‘Pacific Daydream’ is not the album Weezer set out to make. Where most of us find ourselves distracted when undertaking creative endeavours (taking the bins out, doing the washing up, changing bedlinen), Weezer’s ‘Black’ album - a night-time follow-up to last year’s impeccable ‘White’ - quickly became less “Beach Boys gone bad” and more… well, something completely different.
The level of expectation on the band’s collective shoulders for the past twenty-odd years is, to most, unimaginable. Are there any other bands on their eleventh album whose existence is so dominated by their first couple of albums? Probably not. But, with licks and riffs nodding back in time, immediate choruses and a knowing sense of nostalgia, ‘White’ signalled a contentedness with the band Weezer had always been.
Which is why, while ‘Pacific Daydream’ and its inception may have come as a surprise, the playful lightness that pervades it doesn’t. Unlike many of their ‘90s peers, Weezer haven’t really been allowed to experiment, let alone stray too far from their alt-rock path, and their previous foray into pop production - ‘2009’s ‘Raditude’ - was, let’s say, not a high point. But here, they’re not chasing perceived ‘relevance’ - simply put, Weezer are a band at play.
Permission to sprinkle Big Sounds over their insta-recognisable songwriting might not have been something they’d allow themselves in the past, but here it transforms what could’ve easily been ‘churning out more of the same’ into 21st Century alt-pop bangers. In a world where Fall Out Boy co-opt the dregs of dubstep for the (awesome, no less) ‘Young and Menace’, Panic!
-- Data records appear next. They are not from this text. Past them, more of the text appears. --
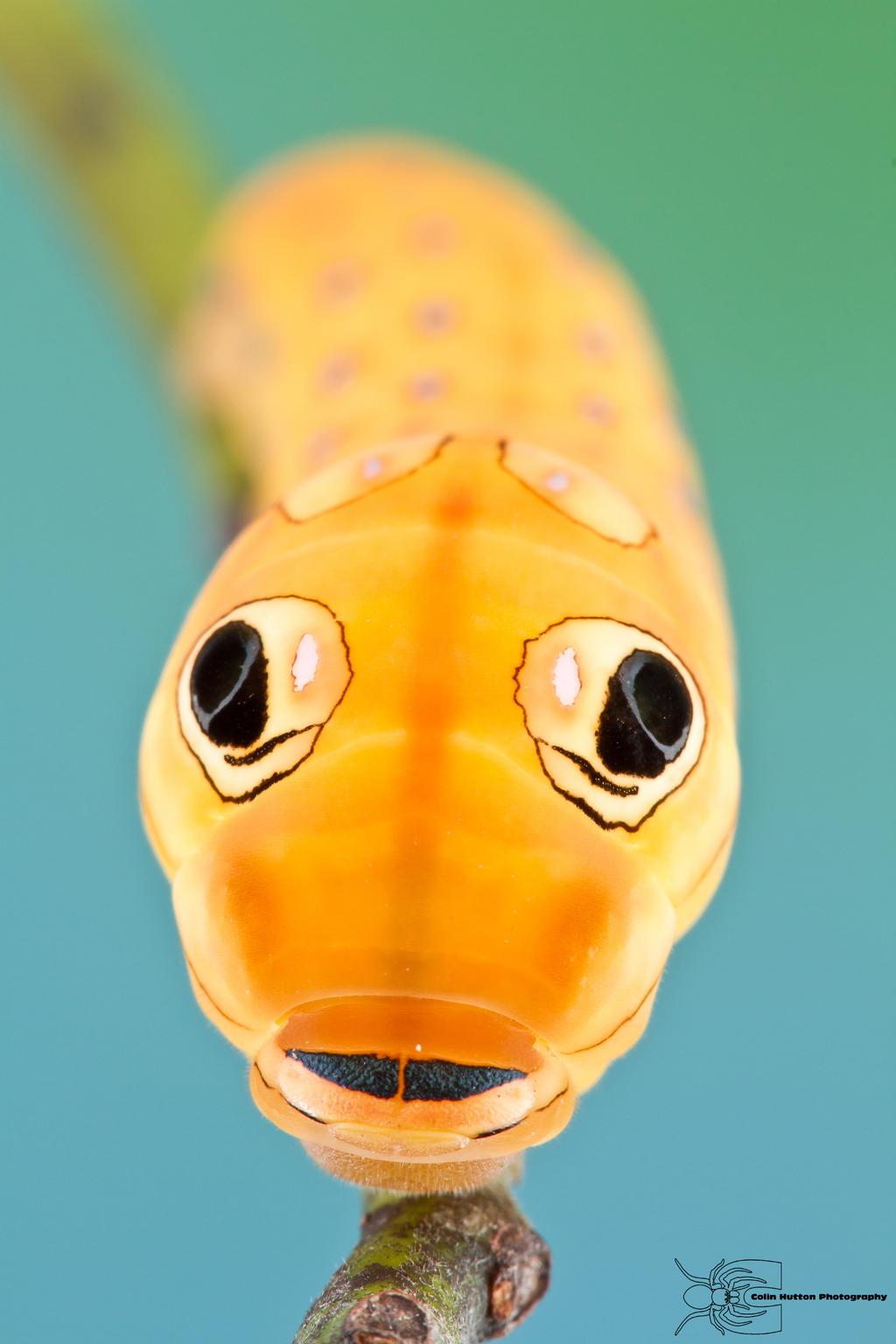 Spicebush Swallowtail - Papilio troilus by ColinHuttonPhoto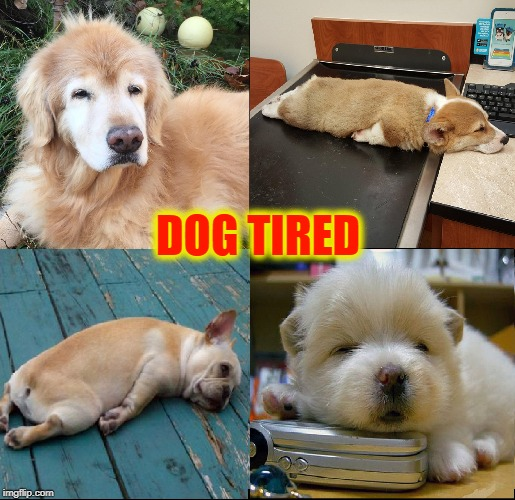 It's a Dog's Life... and quite tiring | DOG TIRED | image tagged in vince vance,dog memes,dogs,sleepy dog,pugs,sleepy time pups | made w/ Imgflip meme maker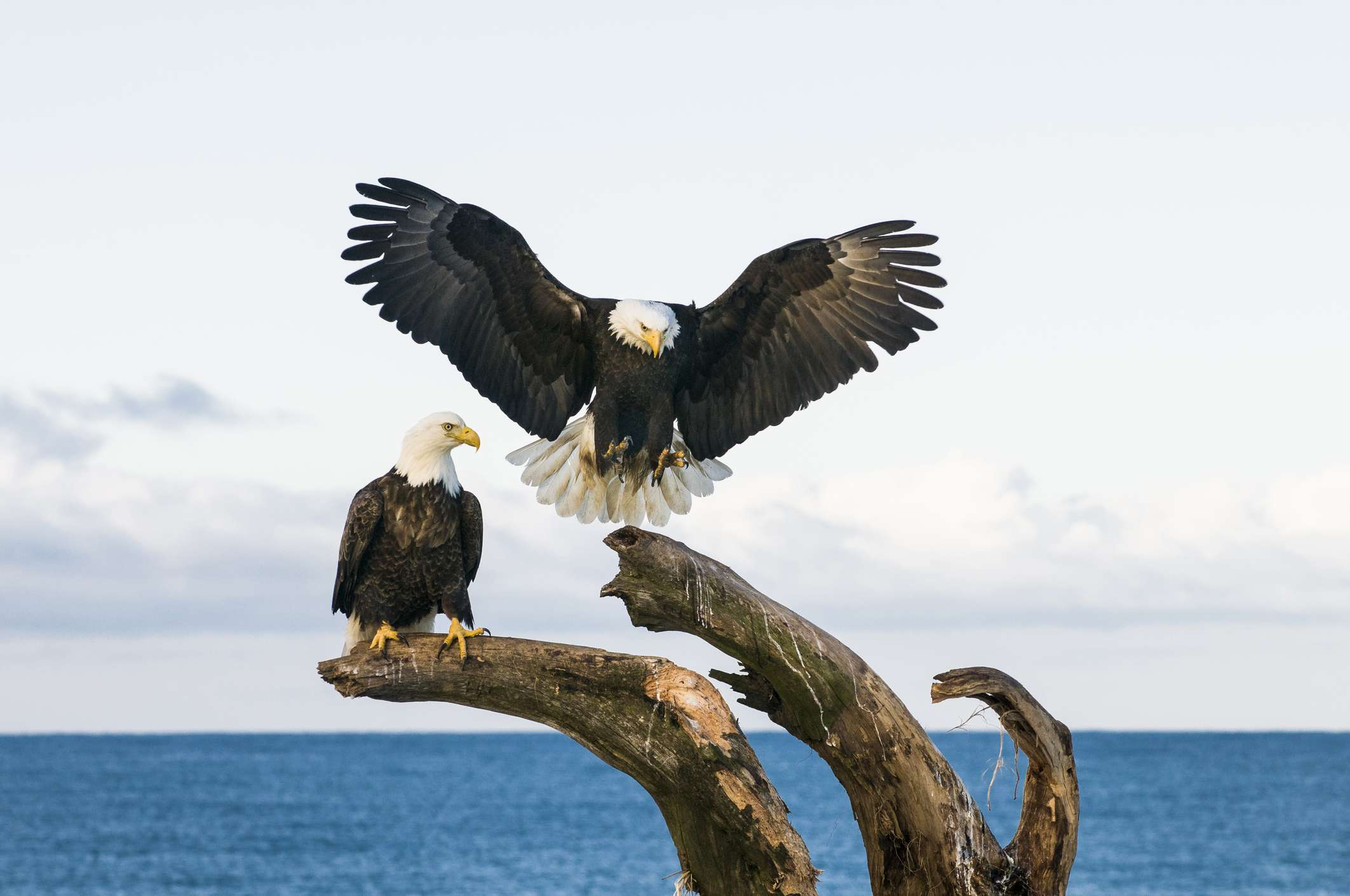 Two American bald eagles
At The Disco borrow from the B-52s and Paramore spin a full 180 to pure bubblegum bliss, when Weezer were knocking on pop’s heavenly door when at least two of those were still in school, well, it’s only fitting.
‘Weekend Woman’ is heartwarming in the way Rivers and pals do best, similarly ‘Sweet Mary’, while ‘QB Blitz’’ line of “I can’t get anyone to do algebra with me” is more than enough to let the world know it’s the same Weezer as ever.